Five Years that Changed Savannah

Opening reception Thurs., Nov. 21, 6 p.m.

Savannah Cultural Arts Center, 201 Montgomery St.

On view through Dec. 14. For hours, visit

OF ALL media, photography is the truest to life: it captures a moment just as it is. Because of that truth, photography holds a lot of power, particularly in the potential to change minds and perception.

Photos taken in an important moment in history carry even more power, and that’s what the City of Savannah hopes to accomplish with its latest exhibition at the Savannah Cultural Arts Center.

“Five Years That Changed Savannah Forever: Reflecting on the Civil Rights Movement Through the W.W. Law Photograph Collection” goes on view Nov. 21.

The City of Savannah’s Director of Municipal Archives, Luciana Spracher, has been working on this idea for a while through other city-led projects.

“We’ve been working on the W.W. Law collection for a couple years now,” she explains. “It’s a very large collection of a lot of different classes and components to it. We’ve done a couple different exhibits exploring different parts of the collection. I’ve been wanting to do an exhibit that really utilized both the photograph collection and focused on the civil rights movement and W.W. Law’s involvement in that.”

Law’s full collection of over 4,000 photographs, taken from 1868 to 2002, was curated for the exhibit by Spracher and former Savannah mayor Dr. Otis Johnson, who was a part of the civil rights movement.

“I asked Dr. Johnson to be a guest co-curator on this exhibition for us,” explains Spracher, “and to help select the images that should be in this exhibition. Dr. Johnson had a monumental task to look at that collection and focus in on the civil rights movement in Savannah.”

Of the photos, Johnson chose the years 1960-1965 to highlight. The exhibition focuses on the work of the Savannah Branch of the NAACP, in which Law was very involved.

“He was really involved with the Youth Council, and a lot of the images are actually looking at how young people in the youth were leading the movement in Savannah,” says Spracher. “I think for young people—16, 18, 22 years old—this might be a really interesting exhibit to show them how they can enact change.”

Law was an important figure for our city and in the civil rights movement. Since his passing in 2002, the city has worked hard to honor and remember his work. He was also the protégé of another important Savannahian and civil rights leader Dr. Ralph Mark Gilbert, who helped revitalize the Savannah branch of the NAACP.

Courtesy of the City of Savannah Municipal Archives.
Courtesy of the City of Savannah Municipal Archives.

“Mr.

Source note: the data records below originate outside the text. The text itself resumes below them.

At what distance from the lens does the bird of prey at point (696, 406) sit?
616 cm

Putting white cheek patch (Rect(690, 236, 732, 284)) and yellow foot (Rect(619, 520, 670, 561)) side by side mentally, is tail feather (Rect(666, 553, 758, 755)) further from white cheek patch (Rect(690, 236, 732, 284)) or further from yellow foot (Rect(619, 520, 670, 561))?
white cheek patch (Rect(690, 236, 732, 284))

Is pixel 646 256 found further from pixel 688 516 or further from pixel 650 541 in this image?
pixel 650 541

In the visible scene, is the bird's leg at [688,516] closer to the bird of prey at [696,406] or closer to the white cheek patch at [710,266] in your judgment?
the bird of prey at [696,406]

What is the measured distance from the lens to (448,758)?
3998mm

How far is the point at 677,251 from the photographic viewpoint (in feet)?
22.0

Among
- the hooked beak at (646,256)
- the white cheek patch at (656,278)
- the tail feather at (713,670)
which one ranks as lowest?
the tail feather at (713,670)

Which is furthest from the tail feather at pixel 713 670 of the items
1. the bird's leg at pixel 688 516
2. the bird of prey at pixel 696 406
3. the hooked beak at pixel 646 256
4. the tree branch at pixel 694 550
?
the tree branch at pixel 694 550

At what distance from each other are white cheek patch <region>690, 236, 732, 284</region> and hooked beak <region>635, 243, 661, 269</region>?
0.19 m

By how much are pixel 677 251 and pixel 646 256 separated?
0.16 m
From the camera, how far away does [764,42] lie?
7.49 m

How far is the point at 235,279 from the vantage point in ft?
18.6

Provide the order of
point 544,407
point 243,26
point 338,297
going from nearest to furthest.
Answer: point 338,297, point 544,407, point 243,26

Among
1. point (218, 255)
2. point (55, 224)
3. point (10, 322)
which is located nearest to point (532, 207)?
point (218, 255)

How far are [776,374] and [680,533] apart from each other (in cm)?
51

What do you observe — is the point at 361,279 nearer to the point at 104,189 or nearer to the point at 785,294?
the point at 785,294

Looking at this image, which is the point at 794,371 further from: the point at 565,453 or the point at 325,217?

Law became involved with the NAACP through the council through one of his mentors, Dr. Ralph Mark Gilbert, who our civil rights museum is named for,” explains Spracher. “The NAACP is a very old organization, but really had a rebirth in Savannah in the 1940s.”

An important distinction Spracher makes on the time period is that the five-year period selected is just indicative of the most turbulence in the movement.

“There was a lot going on before and after. There were streetcar boycotts back around the turn of the century that were really important,” she adds. “This is just part of the continuum of efforts on the part of the Black community for equality and justice in Savannah, but these are really pivotal moments, particularly for the NAACP’s effort.”

At the Nov. 21 opening of the exhibition, Johnson will speak on a variety of topics, from the photographs to his own personal experience in Savannah’s civil rights movement. It’s a timely reminder that the civil rights movement was just a few decades ago, not far removed like other parts of our history.

“We’re still living and learning and dealing with these issues. They’re not done,” Spracher says. “I think it’s still timely to discuss what happened in the 1960s today. There will be young people where this is so off their radar, and there will be other people who, this was yesterday for them.”